CTech's Book Review: The good, the bad, and the WEIRD
Sabo Taylor Diab, Co-Founder of Krystal Eight, shares insights after reading “The WEIRDest People in the World: How the West Became Psychologically Peculiar and Particularly Prosperous” by Joseph Henrich
Title: “The WEIRDest People in the World: How the West Became Psychologically Peculiar and Particularly Prosperous”
Author: Joseph Henrich
In his new book, Joseph Henrich explores the reason for Western culture's rise to dominance in the world and its transformation into a social, economic, and political leader. Among the various processes he describes in his book, he includes the organization of human beings into tribes and states, the influence of the Catholic Church on the familial structure and the dismantling of tribal societies (based on marriage between relatives), as well as cultural revolutions influenced by the advent of Protestantism. These, along with other processes, have had a profound impact on human psychology, leading to the formation of unique communities that encourage innovation.
Westerners are defined by him as characteristically WEIRD. This has a double meaning: the literal meaning, (i.e., strange, and idiosyncratic), but also an acronymic meaning, i.e., Western, Educated, Industrialized, Rich, and Democratic. This weirdness is because the modern society of westerners is fundamentally distinctive from the culture from which it emerged.

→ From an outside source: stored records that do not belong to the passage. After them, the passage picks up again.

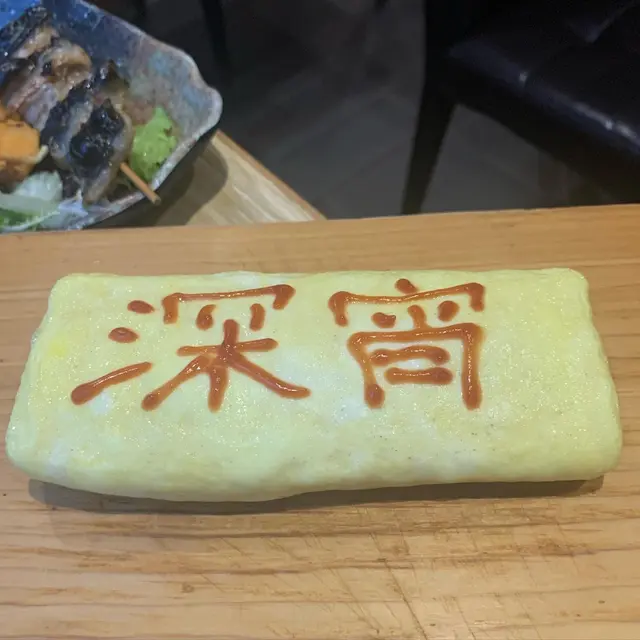 芝士蟹肉玉子燒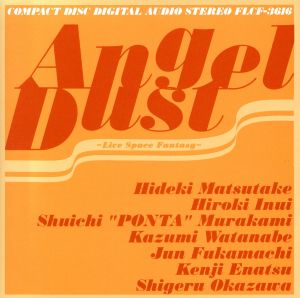 Angel Dust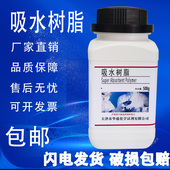 包邮 吸水树脂 现货 500g 瓶实验材料 SAP高分子 保水剂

A predominant theme in the book is the development of individual identity juxtaposed with the Western rejection of conformism. The essential strand in the formation of this western identity – characterized as WEIRD – is the cultural individualism that emerges from the concept of self-determination and manifests in meeting points within community institutions, family structures, or friendships.
Henrich contends that the ban on marriage within a family was a pivotal moment in the formation of modern society; a society in which people transcend the boundaries of the family and tribal community. People are forced to look for partners elsewhere, embrace flexibility, innovate, build novel institutions of education, law, commerce, and communication, and discover their individuality in new environments.
Therefore, western people construct their identities first in relation to their actions, achievements, and individuality, prior to forming an interpersonal identity in relation to social institutions such as residence, marriage, culture, etc. This is an indication that a constant strive for intellectual independence and the ability to carve out one’s own path in the world are primary components of western identity formation. Westerners are driven by their own passions and desires, by the goals and aspirations they set for themselves in both the private and the public spheres, while considering their general role and status in society as well.
What I’ve Learned:
According to Henrich, the WEIRDer the individual is, the less likely they are to conform. In my view, when looking at the long-term effects of individuation it is difficult to ignore the degree to which it has impacted innovation and Western society’s ability to build enormous companies. The book demonstrates how progress and innovation are rooted in societal structures that allow for creative thinking, fluid interpersonal dynamics. As such, technological ingenuity is the product of progress, and not the cause of it.
To a certain extent, our life in Israel is shaped by a socio-normative fusion of East and West, with most of us having a dualized personality structure that combines freedom of thought and an innovative drive with collective, social guarantees. This is a form of conformism associated with non-Western societies. The book provides a unique perspective through which we can analyze the Western personality from a cultural and anthropological point of view.
Using the book as a resource, startups, entrepreneurs, and tech companies engaging with the American and European markets can gain insight into the psychology of their target audience. A deeper understanding of behaviors, internal drives, and modes of thought that permeate Western society gives one the opportunity to break into these markets with an advantageous strategy.
Furthermore, the book provides substantial inspiration for the field of management. International tech companies are often microcosms of their larger society, linking cultures and people with unique modes of thought. It is worthwhile to understand different people’s ways of thinking and to encourage an organizational culture that pushes us towards intellectual independence and innovation.
A fascinating and comprehensive work, The WEIRDest People in the World explains contemporary cultural differences vis-a-vis a chain of critical historical events, drawing sociological and anthropological links that have never before been made.
As with any work, the whole is greater than the sum of its parts. At times it seems the parts have been fitted together to suit Henrich’s thesis of Western uniqueness compared to its non-Western parallels. The book is fascinating in its structural organization and contextualization of discrete historical lines of research along with sociological analysis. It demonstrates the complex influence that religious, social, and economic currents have on humanity. However, one must remember the important power of interpretation (editing) when considering the results presented in the book; ostensibly, other editors might have reached conclusions entirely disparate from Henrich’s.
Who Should Read This Book:
The book may be of interest to tech entrepreneurs and executives facing the Western market – it helps one understand the market from an anthropological perspective and get closer to the modes of thought and social dynamics that characterize discrete audiences, whether they are WEIRD or not.